There's an old joke about why the people of Halifax didn't join the American revolution against the crown - they didn't have a permit. it's funny because it's not literally true, but it is true to history, true to the national temperament, and true in its consequences: 250 years of economic servitude, refused opportunity, and failed ambition.
So today Canada's prime minister is going around exercising his Trump derangement syndrome and claiming that he'll leverage western Canadian energy exports to get his version of NAFTA3 through - except, of course, that western Canada needs to sell energy products into the U.S., but the U.S. doesn't need to buy them. But hey, he does have a Plan B - Canada joins the EU! Really, I mean this is so far beyond stupid it can't see asinine in the rear view mirror.
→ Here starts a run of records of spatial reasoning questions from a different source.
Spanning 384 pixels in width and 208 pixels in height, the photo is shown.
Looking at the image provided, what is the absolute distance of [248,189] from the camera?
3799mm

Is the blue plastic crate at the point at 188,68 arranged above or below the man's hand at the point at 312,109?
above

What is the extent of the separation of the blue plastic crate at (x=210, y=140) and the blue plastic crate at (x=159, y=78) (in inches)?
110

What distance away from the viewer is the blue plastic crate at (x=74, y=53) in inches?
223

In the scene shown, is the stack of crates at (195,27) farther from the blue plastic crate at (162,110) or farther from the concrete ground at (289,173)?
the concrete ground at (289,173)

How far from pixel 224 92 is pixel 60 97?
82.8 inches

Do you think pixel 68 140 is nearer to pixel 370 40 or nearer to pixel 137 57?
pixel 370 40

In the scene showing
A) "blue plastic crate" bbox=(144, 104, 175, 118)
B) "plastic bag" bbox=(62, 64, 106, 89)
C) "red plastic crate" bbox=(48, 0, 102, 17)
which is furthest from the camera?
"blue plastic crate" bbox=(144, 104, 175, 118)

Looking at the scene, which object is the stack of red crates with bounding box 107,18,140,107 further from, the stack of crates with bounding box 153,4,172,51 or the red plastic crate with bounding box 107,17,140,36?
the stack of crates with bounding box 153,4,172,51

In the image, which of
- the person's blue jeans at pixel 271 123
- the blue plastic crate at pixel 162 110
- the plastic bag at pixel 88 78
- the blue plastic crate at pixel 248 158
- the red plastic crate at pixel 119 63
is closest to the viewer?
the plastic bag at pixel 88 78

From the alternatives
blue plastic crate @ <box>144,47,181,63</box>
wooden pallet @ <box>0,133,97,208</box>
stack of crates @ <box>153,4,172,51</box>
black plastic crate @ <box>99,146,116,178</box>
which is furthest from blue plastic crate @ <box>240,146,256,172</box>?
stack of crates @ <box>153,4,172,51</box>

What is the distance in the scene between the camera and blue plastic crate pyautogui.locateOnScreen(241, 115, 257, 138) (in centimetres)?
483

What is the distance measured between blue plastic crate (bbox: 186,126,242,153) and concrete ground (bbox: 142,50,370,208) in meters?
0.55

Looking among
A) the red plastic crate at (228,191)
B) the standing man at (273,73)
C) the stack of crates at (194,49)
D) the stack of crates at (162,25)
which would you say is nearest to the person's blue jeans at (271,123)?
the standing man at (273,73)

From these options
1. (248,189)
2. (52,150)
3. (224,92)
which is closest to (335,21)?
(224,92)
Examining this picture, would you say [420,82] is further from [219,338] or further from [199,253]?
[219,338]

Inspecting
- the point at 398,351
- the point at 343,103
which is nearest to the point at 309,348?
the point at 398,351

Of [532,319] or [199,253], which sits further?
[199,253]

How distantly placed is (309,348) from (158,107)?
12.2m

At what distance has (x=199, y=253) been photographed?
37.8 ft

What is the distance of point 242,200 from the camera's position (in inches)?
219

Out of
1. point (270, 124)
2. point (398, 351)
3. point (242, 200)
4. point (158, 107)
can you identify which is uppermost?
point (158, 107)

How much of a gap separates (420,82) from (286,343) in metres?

The UK recently made headlines because someone pointed out that its average income is below that of all 50 American states - well, guess what? take out western Canadian food and energy exports to the United States and Canada qualifies for third world status. Quebec and the Maritimes live on transfers from the the west and Ontario makes; what? some wine? Toronto's core strength is financial control and manipulation of hinterland resources - but take away the west and they'll have nothing to manage and a much smaller captive population to exploit.
The bottom line on Ontario outside Toronto is simple: they don't make much of anything now and Carney et al are happily killing off its remaining industry through carbon taxes, permitting processes, encouraged "indigenous" lawsuits, and an insane venture on assembling Chinese cars for the American market they won't have access to.
Carney isn't actually that stupid - he's apparently quite smart, although also one of those who get themselves promoted by always agreeing with the most powerful person in the room - actually something that is almost the defining characteristic of TDS sufferers in highly visible positions.
So what's going on? dig deep enough and I think the issue is simply that left wing fascists like Carney desperately want a feudal form of government in which they're the nobles, there is no middle class, and the vast majority spend their lives serving the nobles - a system which Carney's family connections have led him to believe is the right and natural way of things.
He's wrong: the three most pivotal political events in human history: the Exodus; the emergence of Christianity; and the American revolution, all point in the opposite direction: towards human equality of value, personal responsibility, and individual freedom.
This strikes at what is probably the most important thing about the American system Canadians do not understand: that the Declaration stands outside of the constitution, so power flows from the people to the government, not, as it does here, from the crown to the government. As a result the American constitution limits what government can do while the Canadian Constitution Act does the opposite: assuring Canadians of rights they don't have (ask any trucker) while actually empowering government to do whatever those wielding its powers want to.
All of which leads toward a simple idea: the current arguments about an Alberta independence referendum are, I think, just so much hot air: many of the people behind it are undoubtedly sincere, but it's such an obvious loser it might as well be a liberal false flag operation. A well written, well argued, Alberta Declaration of Independence on the American model would, on the other hand, be a very different kind of thing because it would be easy to sell in every English speaking province or territory - and could then be slipped into place as underpinning the "constitution act" to give Canadians a real chance of limiting government.
Couple that with a Trump/Milei clone coming to power after Carney loses his bet on the U.S. midterms, and Canada might even survive - although, realistically, getting it done would require guts and, well, we're back to Halifax circa 1773 aren't we?